Die jugoslawische Verfassung von 1963 räumte der Autonomen Provinz Kosovo und Metochien im Rahmen der Republik Serbien weitgehende Selbständigkeit ein. Die Verfassung von 1974 ging noch darüber hinaus. Die autonomen Provinzen Kosovo-Metochien und Vojvodina verblieben zwar formal im Bestand Serbiens, wurden aber de facto zu Subjekten der Föderation, was bedeutete, daß sie in den föderalen Organen eigenständig und nicht als Teil Serbiens vertreten waren. Die 1989 unter dem serbischen Präsidenten Slobodan Milosevic durchführte Verfassungsänderung sah keineswegs die Abschaffung der Autonomie der beiden Provinzen, sondern lediglich deren Reintegration in die Republik Serbien vor. Es war eine Maßnahme, die dem allgemeinen Zerfall der jugoslawischen Staatlichkeit entgegenwirken sollte.
In den Jahren der Sezessionskriege fristete das Kosovo lange eine relativ eigenständige Existenz, bis mit seiner von der NATO-Aggression erzwungenen Lostrennung die Zerstörung Jugoslawiens vollendet wurde. Der vom serbischen Präsidenten Milan Milutinovic vor Beginn der Konferenz von Rambouillet und des ihr folgenden Bombenterrors vorgelegte Plan für ein selbstverwaltetes multiethnisches Kosovo ist von der albanischen Seite ungelesen zurückgeschickt worden. Denn ihr ging es um ein albanisches und nicht um ein selbstverwaltetes und schon gar nicht um ein multiethnisches Kosovo. Und auch unabhängig ist das Gebilde trotz Unabhängigkeitserklärung nicht geworden, sondern ein NATO- und EU-Protektorat.
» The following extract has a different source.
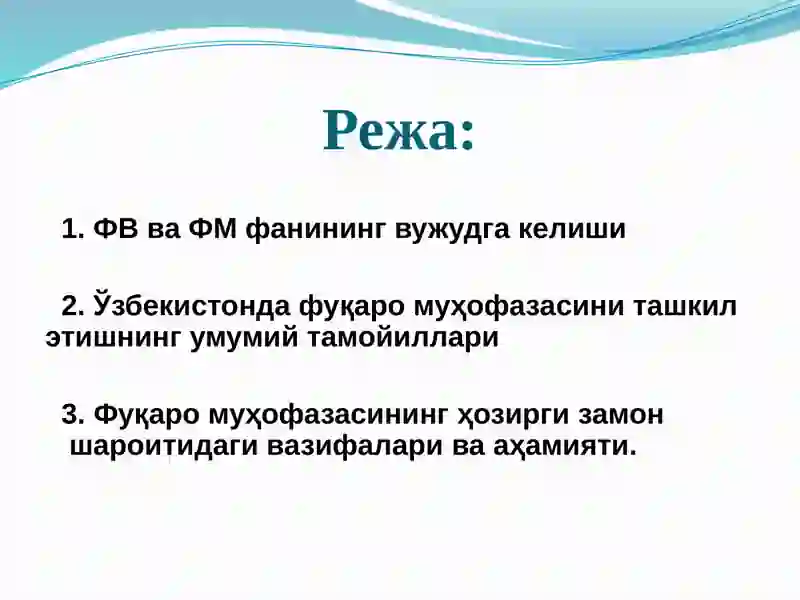 Режа:

1. ФВ ва ФМ фанининг вужудга келиши

2. Ўзбекистонда фуқаро муҳофазасини ташкил этишнинг умумий тамойиллари

3. Фуқаро муҳофазасининг ҳозирги замон шароитидаги вазифалари ва аҳамияти.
Die albanischen Sezessionisten bekommen nun von den Kosovo-Serben ihre eigene Melodie vorgespielt. Zu Recht fragt sich die serbische Bevölkerung im Nordkosovo, warum ausgerechnet die Ethnoterroristen der UCK (Befreiungsarmee des Kosovo) zu Garanten eines multinationalen Zusammenlebens geworden sein sollen. Es steht allerdings zu befürchten, daß die Regierung in Belgrad auch weiterhin allein den Forderungen aus Brüssel und nicht den Bedürfnissen ihrer Landsleute im besetzten Kosovo nachkommen wird.